How may sets of wires come into the switch box before you started?


----------



## djbgreen (Jun 9, 2015)

When I started there were 2 wires that came in one from the source, and the one that went to the light. I added 2 more wires one to power an outlet, and one that feeds the 2 new lights. The outlet work correctly, and the ceiling light works correctly, just not the 2 new lights.


----------



## bud16415 (Jun 9, 2015)

When you say two wires I assume you mean two cables with two wires in each and a bare ground wire. 

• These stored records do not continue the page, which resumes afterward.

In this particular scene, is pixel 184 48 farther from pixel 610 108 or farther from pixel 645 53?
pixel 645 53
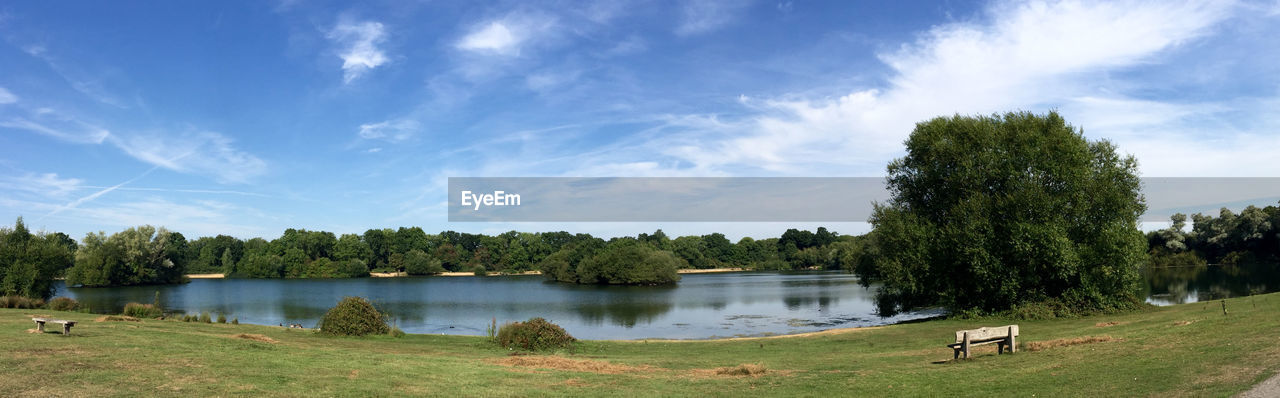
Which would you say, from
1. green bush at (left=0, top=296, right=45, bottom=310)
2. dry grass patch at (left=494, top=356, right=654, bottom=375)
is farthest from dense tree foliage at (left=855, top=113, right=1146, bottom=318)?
green bush at (left=0, top=296, right=45, bottom=310)

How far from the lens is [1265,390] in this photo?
389 inches

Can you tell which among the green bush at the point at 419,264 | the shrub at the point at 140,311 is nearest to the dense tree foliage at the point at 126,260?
the green bush at the point at 419,264

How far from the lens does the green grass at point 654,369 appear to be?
1183 centimetres

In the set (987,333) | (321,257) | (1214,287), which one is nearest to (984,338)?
(987,333)

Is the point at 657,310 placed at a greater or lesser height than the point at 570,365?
lesser

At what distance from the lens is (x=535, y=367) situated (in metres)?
18.5

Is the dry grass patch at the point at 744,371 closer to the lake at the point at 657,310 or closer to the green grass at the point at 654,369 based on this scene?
the green grass at the point at 654,369

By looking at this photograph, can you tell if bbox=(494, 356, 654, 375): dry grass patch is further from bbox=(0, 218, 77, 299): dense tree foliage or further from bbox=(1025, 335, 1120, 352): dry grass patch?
bbox=(0, 218, 77, 299): dense tree foliage

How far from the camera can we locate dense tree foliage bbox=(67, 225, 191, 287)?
104 metres

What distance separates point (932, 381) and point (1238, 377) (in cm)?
→ 503

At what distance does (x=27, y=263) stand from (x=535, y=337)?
5433 centimetres

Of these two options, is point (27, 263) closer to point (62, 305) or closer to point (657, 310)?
point (62, 305)

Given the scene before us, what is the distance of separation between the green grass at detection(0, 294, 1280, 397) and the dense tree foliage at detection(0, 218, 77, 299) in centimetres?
4140

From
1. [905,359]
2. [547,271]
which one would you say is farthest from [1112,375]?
[547,271]
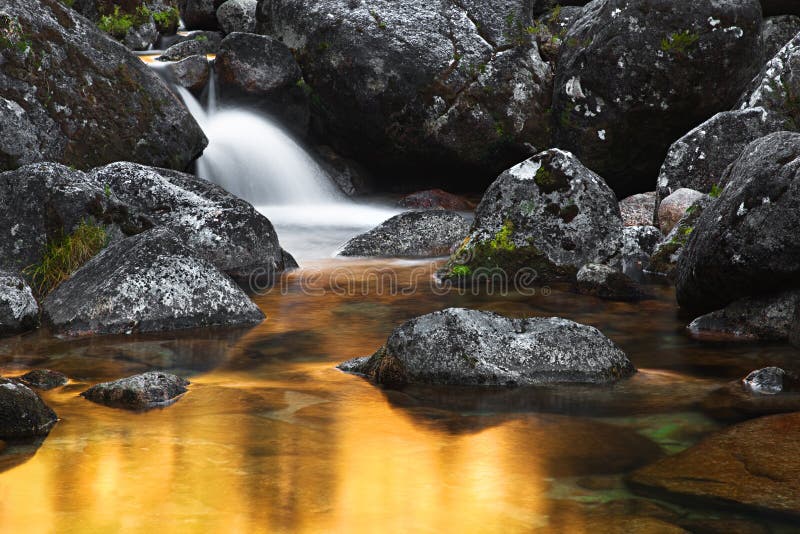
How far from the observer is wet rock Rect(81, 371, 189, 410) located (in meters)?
5.37

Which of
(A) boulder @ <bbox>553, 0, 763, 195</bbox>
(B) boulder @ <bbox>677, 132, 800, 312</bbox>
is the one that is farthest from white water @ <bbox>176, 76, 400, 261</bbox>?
(B) boulder @ <bbox>677, 132, 800, 312</bbox>

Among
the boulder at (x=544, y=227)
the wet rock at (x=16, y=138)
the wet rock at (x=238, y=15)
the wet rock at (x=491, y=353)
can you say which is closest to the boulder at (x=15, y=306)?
the wet rock at (x=491, y=353)

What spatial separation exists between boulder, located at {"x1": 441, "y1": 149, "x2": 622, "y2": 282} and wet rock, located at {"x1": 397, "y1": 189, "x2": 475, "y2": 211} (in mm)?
5604

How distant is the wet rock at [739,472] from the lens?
391cm

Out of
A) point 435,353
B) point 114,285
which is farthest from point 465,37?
point 435,353

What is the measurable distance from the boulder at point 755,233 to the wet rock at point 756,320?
0.09 m

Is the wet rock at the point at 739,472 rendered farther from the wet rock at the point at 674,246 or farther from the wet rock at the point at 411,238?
the wet rock at the point at 411,238

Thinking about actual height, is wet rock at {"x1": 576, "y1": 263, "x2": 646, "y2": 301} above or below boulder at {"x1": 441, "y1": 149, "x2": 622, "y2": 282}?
below

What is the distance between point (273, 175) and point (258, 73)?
2.22 m

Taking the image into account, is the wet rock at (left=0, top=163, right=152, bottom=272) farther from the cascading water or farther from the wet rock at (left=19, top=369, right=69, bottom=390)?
the cascading water

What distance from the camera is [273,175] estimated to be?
1584 cm

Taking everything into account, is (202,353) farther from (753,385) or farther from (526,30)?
(526,30)

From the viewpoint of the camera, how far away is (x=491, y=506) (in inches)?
156

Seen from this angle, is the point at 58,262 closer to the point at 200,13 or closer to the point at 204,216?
the point at 204,216
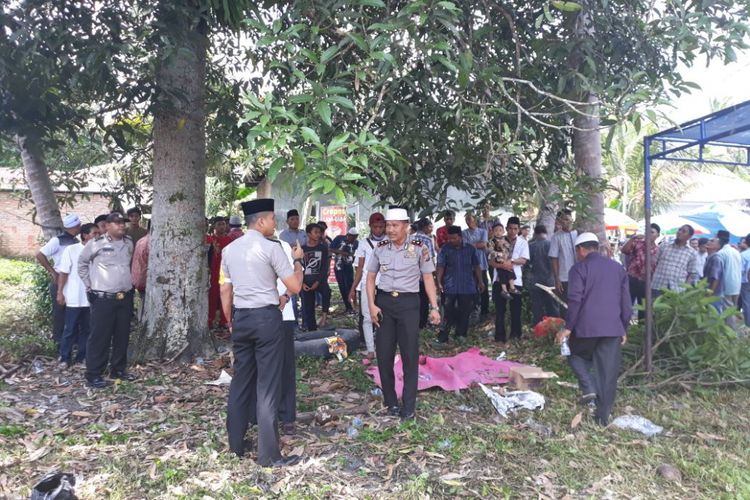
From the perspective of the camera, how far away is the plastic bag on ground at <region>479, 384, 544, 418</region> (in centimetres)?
551

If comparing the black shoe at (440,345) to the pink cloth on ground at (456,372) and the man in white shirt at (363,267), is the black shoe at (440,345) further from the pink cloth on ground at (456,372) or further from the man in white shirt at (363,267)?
the man in white shirt at (363,267)

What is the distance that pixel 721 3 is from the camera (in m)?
5.76

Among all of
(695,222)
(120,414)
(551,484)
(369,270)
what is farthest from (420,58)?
(695,222)

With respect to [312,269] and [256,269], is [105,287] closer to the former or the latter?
[256,269]

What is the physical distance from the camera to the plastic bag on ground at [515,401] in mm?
5515

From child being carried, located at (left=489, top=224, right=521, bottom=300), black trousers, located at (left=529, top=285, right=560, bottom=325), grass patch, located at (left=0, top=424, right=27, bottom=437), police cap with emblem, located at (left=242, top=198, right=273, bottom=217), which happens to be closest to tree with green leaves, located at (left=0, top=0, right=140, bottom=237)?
police cap with emblem, located at (left=242, top=198, right=273, bottom=217)

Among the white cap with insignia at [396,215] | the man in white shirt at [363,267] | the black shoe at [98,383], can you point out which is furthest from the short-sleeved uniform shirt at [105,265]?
the white cap with insignia at [396,215]

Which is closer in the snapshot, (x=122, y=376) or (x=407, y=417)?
(x=407, y=417)

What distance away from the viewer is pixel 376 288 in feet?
18.3

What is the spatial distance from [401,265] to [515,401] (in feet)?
5.45

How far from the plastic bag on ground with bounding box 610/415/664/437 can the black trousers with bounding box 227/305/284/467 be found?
2917mm

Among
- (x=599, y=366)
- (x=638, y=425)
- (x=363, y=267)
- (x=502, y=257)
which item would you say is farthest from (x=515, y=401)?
(x=502, y=257)

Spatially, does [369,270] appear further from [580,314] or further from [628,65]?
[628,65]

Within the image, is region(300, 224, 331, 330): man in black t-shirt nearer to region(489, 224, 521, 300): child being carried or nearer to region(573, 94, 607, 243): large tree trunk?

Sounds like you powered the new lights off the wrong side of the switch. The switch turns on and off the hot leg of the circuit so one side of the switch is always hot. You want the new lights connected to the other side of the switch.


----------



## nealtw (Jun 9, 2015)

The power coming in and the new outlet wires have blacks connected with three black pig tails, one going to each switch and all the whites connected together.


----------



## djbgreen (Jun 9, 2015)

Thank you. Does it matter that the original ceiling light still turns on and off? I wired the two new lights just like the ceiling light, and the ceiling light still turing on and off, but the two new lights just stay on.


----------



## djbgreen (Jun 9, 2015)

Yes, the black wire from the source comes in and I have the black outlet, black ceiling light, and black wire for the 2 new lights connected to a wire that goes to the switch. the white and groung are done the same way.


----------



## nealtw (Jun 9, 2015)

I think you are explaining right, check your work and make sure.


----------



## JoeD (Jun 9, 2015)

Not completely understanding your connections. This is how they should be.
All the whites connected together.
All the grounds connected together.
The black power, the black receptacle and two black pigtails connected together.
The black pigtails, one each connected to one screw of each switch.
The black from old light to second screw of one switch.
The black for new light to second screw of new switch.


----------



## djbgreen (Jun 9, 2015)

Thanks I will check them


----------



## beachguy005 (Jun 9, 2015)

I'm thinking that the 2 conductors that were on the original switch, were black and a white with black.  You probably have power coming to the switch from the fixture.  If that's the case the white, which should have black color on its end, is going to be hot.
Because that white is a power supply, your new lights will always be on.


----------



## nealtw (Jun 10, 2015)

djbgreen said:


> Thanks I will check them



How did you do, is it working now


----------